## Data supplied
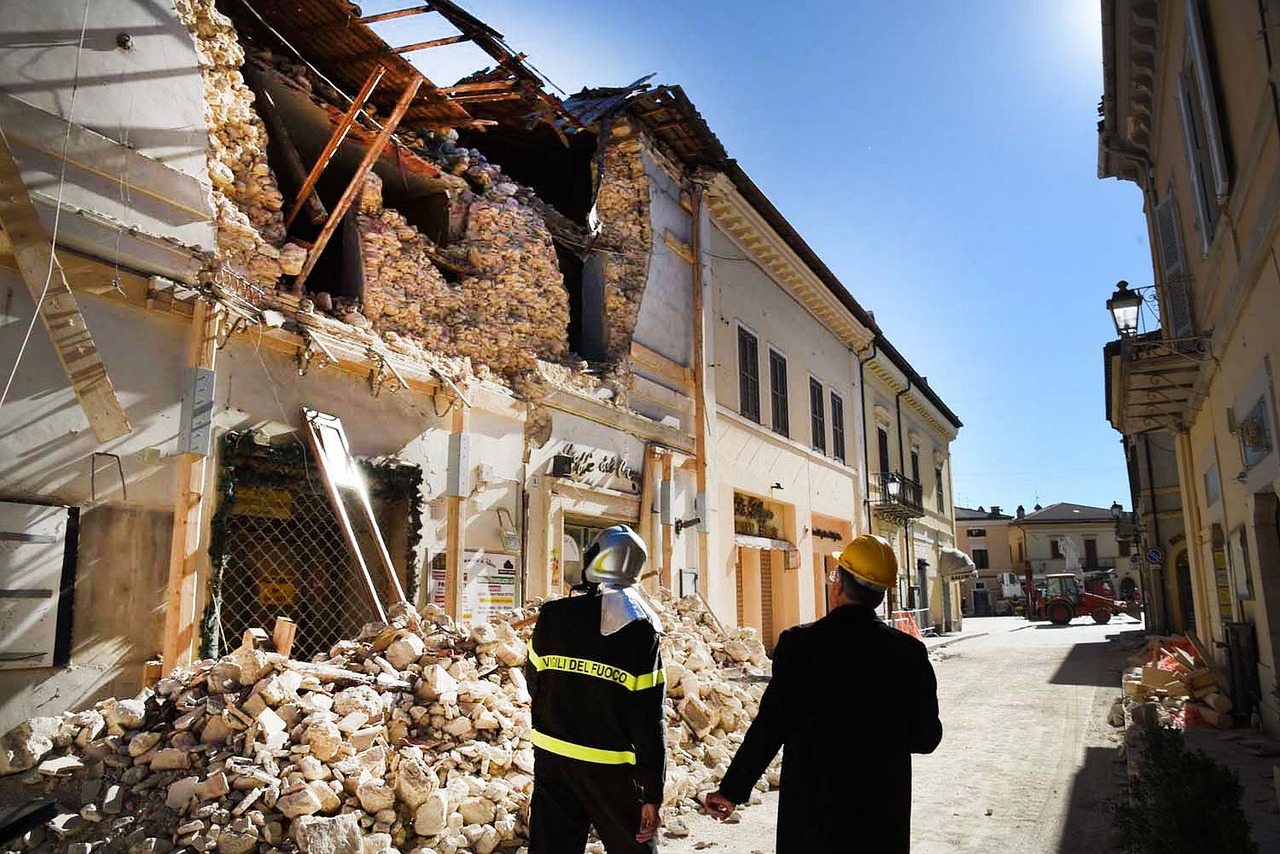 EU to help Italian earthquake-hit regions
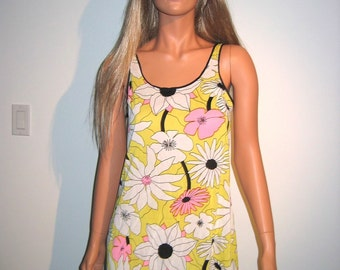 Vintage 1960's Nightgown.  Flower Power, Mod, hippie Woodstock.  All Nylon, Gaymode, size 32.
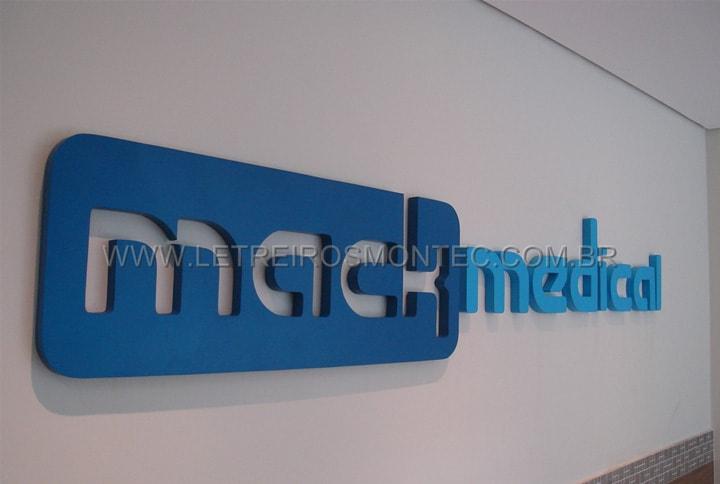 Letreiro de recepção para o escritório de produtos hospitalares em aço galvanizado com pintura
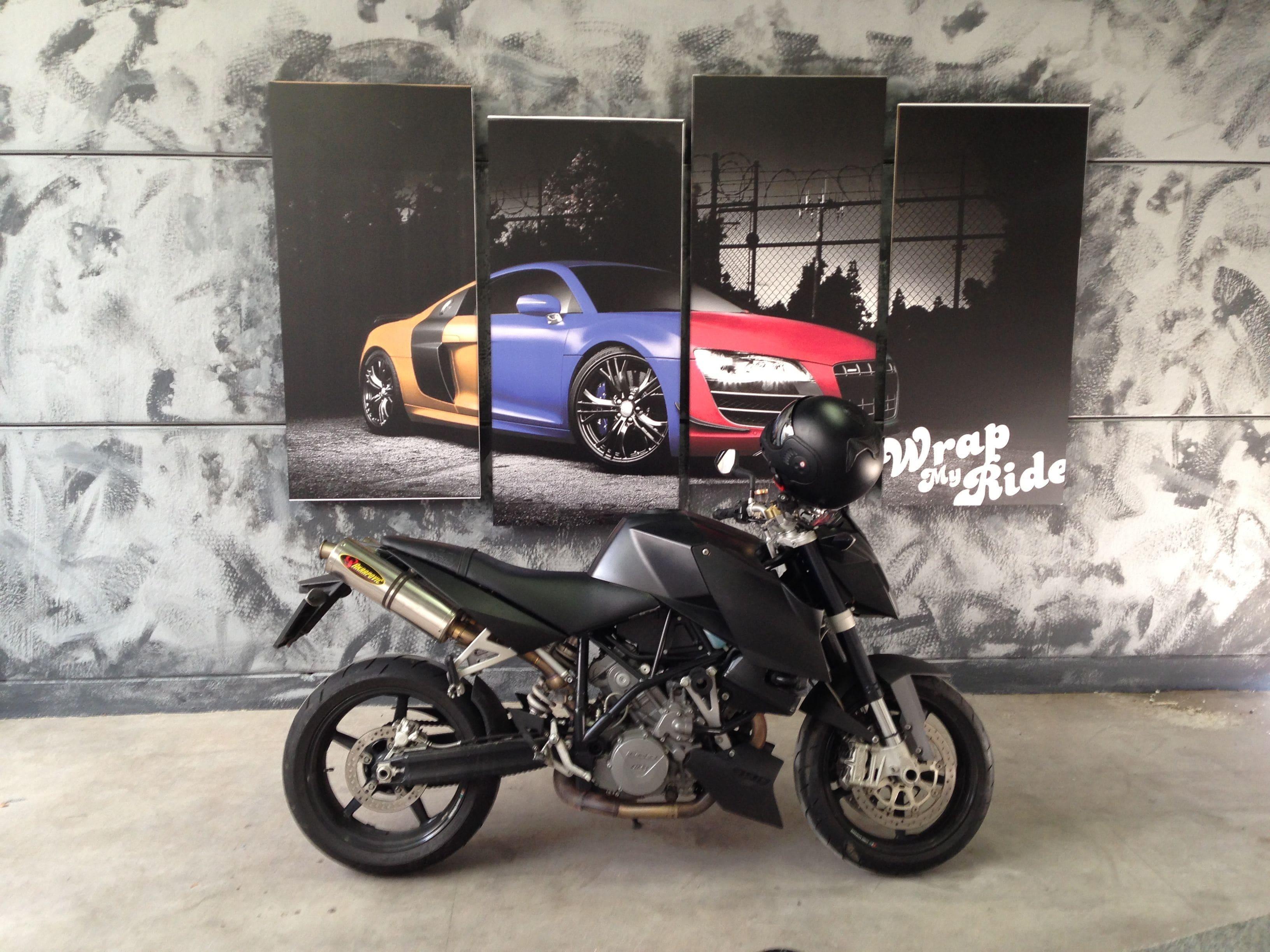 KTM Superduke met Mat Zwarte Wrap, Carwrapping door Wrapmyride.nu Foto-nr:5963, ©2020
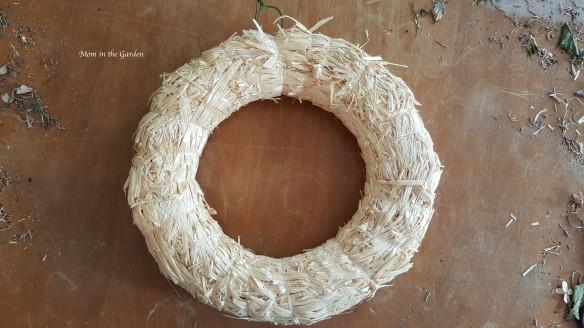 straw wreath frame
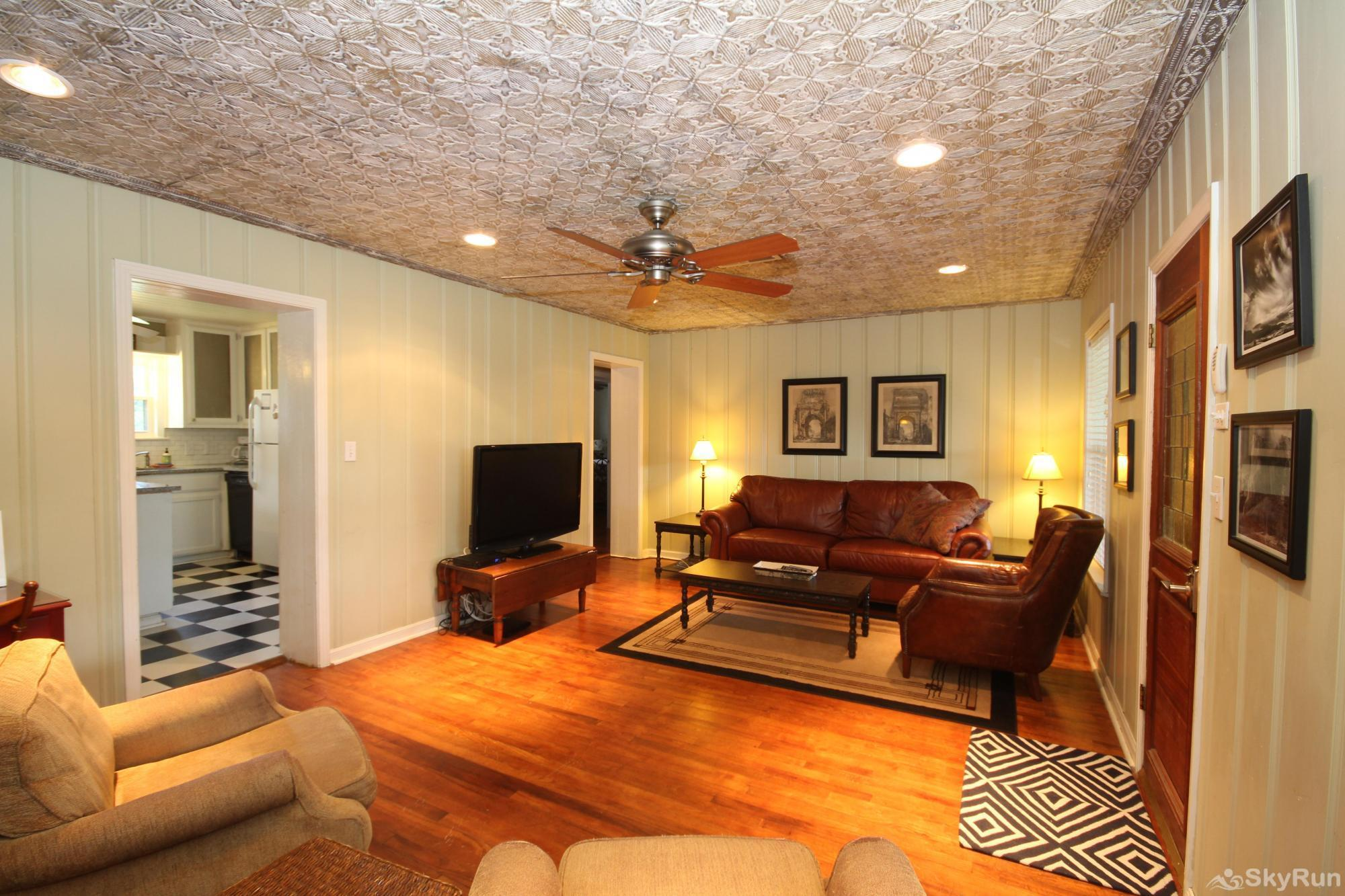 SHEPHERD'S REST Living Room with HDTV & Comfy Leather Furniture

## Required action
Set the listing down exactly, without its pictures.

## Solution for this exercise
 EU to help Italian earthquake-hit regions
 Vintage 1960's Nightgown.  Flower Power, Mod, hippie Woodstock.  All Nylon, Gaymode, size 32.
 Letreiro de recepção para o escritório de produtos hospitalares em aço galvanizado com pintura
 KTM Superduke met Mat Zwarte Wrap, Carwrapping door Wrapmyride.nu Foto-nr:5963, ©2020
 straw wreath frame
 SHEPHERD'S REST Living Room with HDTV & Comfy Leather Furniture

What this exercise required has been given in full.